Ramses, panggilan akrab pengamat hukum sekaligus pengacara ini berkata tegas bahwa ada azas lex specialis derogant lex generalis. Yang mana artinya ada hukum yang bersifat khusus mengesampingkan hukum yang bersifat umum.

“Jadi, apa yang dilakukan oleh 3 Hakim PN Klas IA Khusus Bekasi tersebut sangat tidak tepat untuk menolak gugatan cerai. Apalagi mereka berpedoman kepada hukum adat dalihan natolu. Apa pula dasarnya?” kata Ramses membuka percakapan kepada wartawan, Kamis kemarin.

Ramses yang juga sebagai anggota Federasi Advokat Republik Indonesia (Ferari) ini menyesalkan tindakan 3 hakim itu.

“Tidak ada berlaku hukum adat karena kita penganut hukum positif. Tdak pernah ada dasarnya harus berdasarkan dalihan natolu. Gugatan perceraian itu diajukan guna membatalkan perkawinan yang telah didaftarkan di Dukcapil, bukan malah membatalkan adatnya,” sebutnya.

Seperti diberitakan sebelumnya, Law Office Raja Tahan Panjaitan SH dan Partners melaporkan tiga hakim PN Bekasi, Ranto Indra Karta, Abdul Rofik dan Rakhman Rajagukguk ke Komisi Yudisial, Ketua Mahkamah Agung dan ke Badan Pengawasan MARI.

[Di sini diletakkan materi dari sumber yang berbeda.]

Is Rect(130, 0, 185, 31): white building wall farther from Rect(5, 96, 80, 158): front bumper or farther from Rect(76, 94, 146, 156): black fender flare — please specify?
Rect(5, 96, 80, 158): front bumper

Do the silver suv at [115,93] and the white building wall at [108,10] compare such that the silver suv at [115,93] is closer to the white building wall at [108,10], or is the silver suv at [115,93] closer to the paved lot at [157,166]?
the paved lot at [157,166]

Laporan tersebut, karena patut diduga dalam penanganan perkara perdata nomor: 564/Pdt.G/2020/PN.Bks melakukan pelanggaran kode etik. Kepada wartawan dalam press rilisnya, Selasa (23/11/2021), menyatakan selaku Kuasa Hukum dari Penggugat dalam perkara Gugatan Cerai di Pengadilan Negeri Bekasi Kelas 1A Khusus tersebut, LAW OFFICE RAJA TAHAN PANJAITAN, SH & PARTNERS melaporkannya.

Bahwa patut diduga ketiga majelis hakim yang memeriksa dan menangani perkara a qou dalam putusannya terkesan menunjukkan dan melakukan perbuatan “Abuse Of Power” (penyalahgunaan kekuasaan, dalam bentuk penyimpangan jabatan atau pelanggaran resmi);

Ada pun “Abuse Of Power” yang dilakukan oleh majelis hakim menurut hemat penasehat hukum ‘JS’ selaku principal yakni sebagai berikut: sebelum pemeriksaan pokok dilakukan, upaya mediasi sesuai aturan PERMA Nomor : 01 Tahun 2016 sudah terlebih dahulu ditempuh, namun mengalami jalan buntu atau tidak berhasil (deadlock).

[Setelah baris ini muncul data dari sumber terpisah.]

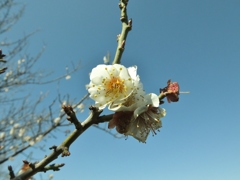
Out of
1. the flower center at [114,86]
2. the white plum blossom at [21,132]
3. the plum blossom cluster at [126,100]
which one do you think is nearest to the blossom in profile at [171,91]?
the plum blossom cluster at [126,100]

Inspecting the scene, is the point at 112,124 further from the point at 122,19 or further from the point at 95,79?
the point at 122,19

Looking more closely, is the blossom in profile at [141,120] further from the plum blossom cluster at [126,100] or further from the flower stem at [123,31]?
the flower stem at [123,31]

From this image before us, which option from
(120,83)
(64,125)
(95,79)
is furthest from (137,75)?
(64,125)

Kemudian seiring berjalan pemeriksaan pokok perkara, majelis hakim masih berusaha dan berupaya untuk mendamaikan dengan berbagai cara, namun tetap gagal dan mengalami kebuntuan. Selanjutnya, selama pemeriksaan perkara, majelis hakim mengabaikan azas peradilan yang baik (azas pemeriksaan yang cepat, sederhana, dan biaya ringan, sebagaimana amanat pasal 2 (dua) ayat 4 (empat) UU RI No.48 tahun 2009 tentang Kekuasaan Kehakiman) karena mengikuti permintaan Tergugat untuk menunda-nunda pemeriksaan saksi Penggugat yang diketahui keberadaannya datang dari luar Bekasi (Pekan Baru, Sumatera).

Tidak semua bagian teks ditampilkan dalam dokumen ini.